STATED TASK A: In the post about Peel, whose birthday was it that night?

READING TEXT:
══════════
Walker's birthday tonight, so all manner of nonsense conversation. Particularly, we wander back to Peel's death. We start swapping stories - future pop songs beamed into our minds through the government-paid speakers which change our lives forever. I end up telling a story about myself linked to Peel.

You see, I've never deliberately listened to Teenage Kicks since I turned 20. I decided that indulging in something as eternally perfect as Teenage kicks post-20s was a complete betrayl of what I got from the track. Sure, I'd dance to it if it came on to a club, but I had to sacrifice it to whatever Gods I possessed because it was greater and better than I was.

And I did it. Never listened to it since. That's just shy of a decade. That's several pop life-times.
══════════
RECORDS:
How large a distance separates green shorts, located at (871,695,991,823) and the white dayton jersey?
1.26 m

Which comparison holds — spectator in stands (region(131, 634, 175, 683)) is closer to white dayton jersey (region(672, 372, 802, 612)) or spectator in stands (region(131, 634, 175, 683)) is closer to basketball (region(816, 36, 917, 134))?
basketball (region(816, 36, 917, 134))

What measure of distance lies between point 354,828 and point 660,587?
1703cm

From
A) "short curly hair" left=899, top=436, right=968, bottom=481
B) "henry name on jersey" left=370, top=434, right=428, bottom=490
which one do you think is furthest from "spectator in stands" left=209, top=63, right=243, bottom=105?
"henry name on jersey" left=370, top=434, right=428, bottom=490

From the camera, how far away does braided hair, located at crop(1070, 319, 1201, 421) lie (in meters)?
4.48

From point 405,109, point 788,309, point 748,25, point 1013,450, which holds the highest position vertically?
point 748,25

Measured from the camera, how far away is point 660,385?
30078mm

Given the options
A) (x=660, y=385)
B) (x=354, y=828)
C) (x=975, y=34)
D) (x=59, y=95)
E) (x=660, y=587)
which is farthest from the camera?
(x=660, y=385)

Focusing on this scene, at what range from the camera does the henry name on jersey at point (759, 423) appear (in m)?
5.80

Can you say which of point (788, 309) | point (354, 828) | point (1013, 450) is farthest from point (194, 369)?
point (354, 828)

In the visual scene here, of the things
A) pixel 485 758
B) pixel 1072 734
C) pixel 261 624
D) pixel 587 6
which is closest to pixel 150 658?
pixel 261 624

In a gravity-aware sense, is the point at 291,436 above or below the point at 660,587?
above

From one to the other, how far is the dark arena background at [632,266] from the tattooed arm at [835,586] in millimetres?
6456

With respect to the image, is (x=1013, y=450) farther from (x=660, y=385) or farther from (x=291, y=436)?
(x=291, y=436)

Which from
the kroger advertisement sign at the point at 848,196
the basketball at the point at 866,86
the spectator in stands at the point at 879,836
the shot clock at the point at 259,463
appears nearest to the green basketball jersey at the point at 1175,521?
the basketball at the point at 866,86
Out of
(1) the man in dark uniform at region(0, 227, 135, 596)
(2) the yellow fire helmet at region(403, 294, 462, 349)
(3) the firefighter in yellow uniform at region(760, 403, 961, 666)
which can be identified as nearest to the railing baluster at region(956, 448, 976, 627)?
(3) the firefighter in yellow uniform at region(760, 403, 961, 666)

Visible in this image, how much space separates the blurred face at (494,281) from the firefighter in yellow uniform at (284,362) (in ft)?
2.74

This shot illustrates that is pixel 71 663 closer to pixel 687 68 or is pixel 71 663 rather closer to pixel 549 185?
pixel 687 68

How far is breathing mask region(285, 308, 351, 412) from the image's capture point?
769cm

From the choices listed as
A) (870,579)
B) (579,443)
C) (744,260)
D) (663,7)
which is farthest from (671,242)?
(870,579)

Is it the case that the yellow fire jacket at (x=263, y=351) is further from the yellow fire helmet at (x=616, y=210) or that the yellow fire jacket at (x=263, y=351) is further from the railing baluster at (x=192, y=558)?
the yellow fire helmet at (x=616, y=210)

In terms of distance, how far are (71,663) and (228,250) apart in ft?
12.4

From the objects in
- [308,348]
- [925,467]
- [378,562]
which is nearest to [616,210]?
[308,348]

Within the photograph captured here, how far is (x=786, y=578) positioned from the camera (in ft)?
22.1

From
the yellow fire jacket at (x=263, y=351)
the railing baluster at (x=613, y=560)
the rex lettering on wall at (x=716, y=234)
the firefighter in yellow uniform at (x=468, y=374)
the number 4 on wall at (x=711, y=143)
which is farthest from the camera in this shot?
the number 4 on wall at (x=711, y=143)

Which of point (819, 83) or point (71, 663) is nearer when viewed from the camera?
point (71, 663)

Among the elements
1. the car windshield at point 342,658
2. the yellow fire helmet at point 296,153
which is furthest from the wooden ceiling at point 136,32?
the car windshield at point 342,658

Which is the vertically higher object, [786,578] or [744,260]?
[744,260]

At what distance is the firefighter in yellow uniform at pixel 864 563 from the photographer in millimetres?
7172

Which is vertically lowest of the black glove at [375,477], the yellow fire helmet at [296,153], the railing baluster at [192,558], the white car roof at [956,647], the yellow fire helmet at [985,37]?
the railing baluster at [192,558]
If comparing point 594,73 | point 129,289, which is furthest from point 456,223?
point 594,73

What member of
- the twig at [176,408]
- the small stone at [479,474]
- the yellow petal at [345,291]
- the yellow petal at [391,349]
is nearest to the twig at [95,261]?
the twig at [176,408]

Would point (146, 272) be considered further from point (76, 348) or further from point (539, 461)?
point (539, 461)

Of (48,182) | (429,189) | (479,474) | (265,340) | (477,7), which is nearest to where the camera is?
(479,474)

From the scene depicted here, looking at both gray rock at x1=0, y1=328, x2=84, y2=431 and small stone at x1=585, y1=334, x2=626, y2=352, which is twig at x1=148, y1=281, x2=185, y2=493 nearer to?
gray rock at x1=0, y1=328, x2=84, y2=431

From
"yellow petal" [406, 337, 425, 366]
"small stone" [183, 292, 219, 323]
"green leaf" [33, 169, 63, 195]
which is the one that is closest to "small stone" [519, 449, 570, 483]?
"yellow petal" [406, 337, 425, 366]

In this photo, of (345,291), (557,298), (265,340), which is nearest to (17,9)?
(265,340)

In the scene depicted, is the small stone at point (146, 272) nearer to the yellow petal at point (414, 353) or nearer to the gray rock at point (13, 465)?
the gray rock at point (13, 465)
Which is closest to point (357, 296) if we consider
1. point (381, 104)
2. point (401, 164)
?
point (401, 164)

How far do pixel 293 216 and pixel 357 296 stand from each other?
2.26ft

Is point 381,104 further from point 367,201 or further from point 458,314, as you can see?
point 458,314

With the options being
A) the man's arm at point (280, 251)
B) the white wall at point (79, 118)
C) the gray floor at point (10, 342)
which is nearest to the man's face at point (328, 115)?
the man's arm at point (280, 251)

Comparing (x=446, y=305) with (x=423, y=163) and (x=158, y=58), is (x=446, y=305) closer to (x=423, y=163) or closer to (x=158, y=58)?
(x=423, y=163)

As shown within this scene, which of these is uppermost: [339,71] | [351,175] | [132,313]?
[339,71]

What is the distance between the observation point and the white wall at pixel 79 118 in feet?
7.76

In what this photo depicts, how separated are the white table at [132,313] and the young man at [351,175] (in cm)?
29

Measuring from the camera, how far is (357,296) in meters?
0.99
══════════
STATED TASK B: List every line of the entries above that contains the string "rock".

COMPLETE ANSWER A: Walker's.

COMPLETE ANSWER B:
From the scene depicted here, looking at both gray rock at x1=0, y1=328, x2=84, y2=431 and small stone at x1=585, y1=334, x2=626, y2=352, which is twig at x1=148, y1=281, x2=185, y2=493 nearer to?
gray rock at x1=0, y1=328, x2=84, y2=431
In the scene depicted, is the small stone at point (146, 272) nearer to the yellow petal at point (414, 353) or nearer to the gray rock at point (13, 465)?
the gray rock at point (13, 465)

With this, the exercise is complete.